-- START OF Input data --
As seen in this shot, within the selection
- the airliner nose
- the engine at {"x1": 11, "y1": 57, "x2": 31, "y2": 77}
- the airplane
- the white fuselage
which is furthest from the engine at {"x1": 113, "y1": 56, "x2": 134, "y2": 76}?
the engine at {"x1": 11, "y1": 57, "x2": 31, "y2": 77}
-- END OF Input data --
[Task to carry out]
Convert the lines above into a Markdown table with the columns "Row" and "Line," numbering each line and skipping any blank ones.

[Completed exercise]
| Row | Line |
|---|---|
| 1 | As seen in this shot, within the selection |
| 2 | - the airliner nose |
| 3 | - the engine at {"x1": 11, "y1": 57, "x2": 31, "y2": 77} |
| 4 | - the airplane |
| 5 | - the white fuselage |
| 6 | which is furthest from the engine at {"x1": 113, "y1": 56, "x2": 134, "y2": 76}? |
| 7 | the engine at {"x1": 11, "y1": 57, "x2": 31, "y2": 77} |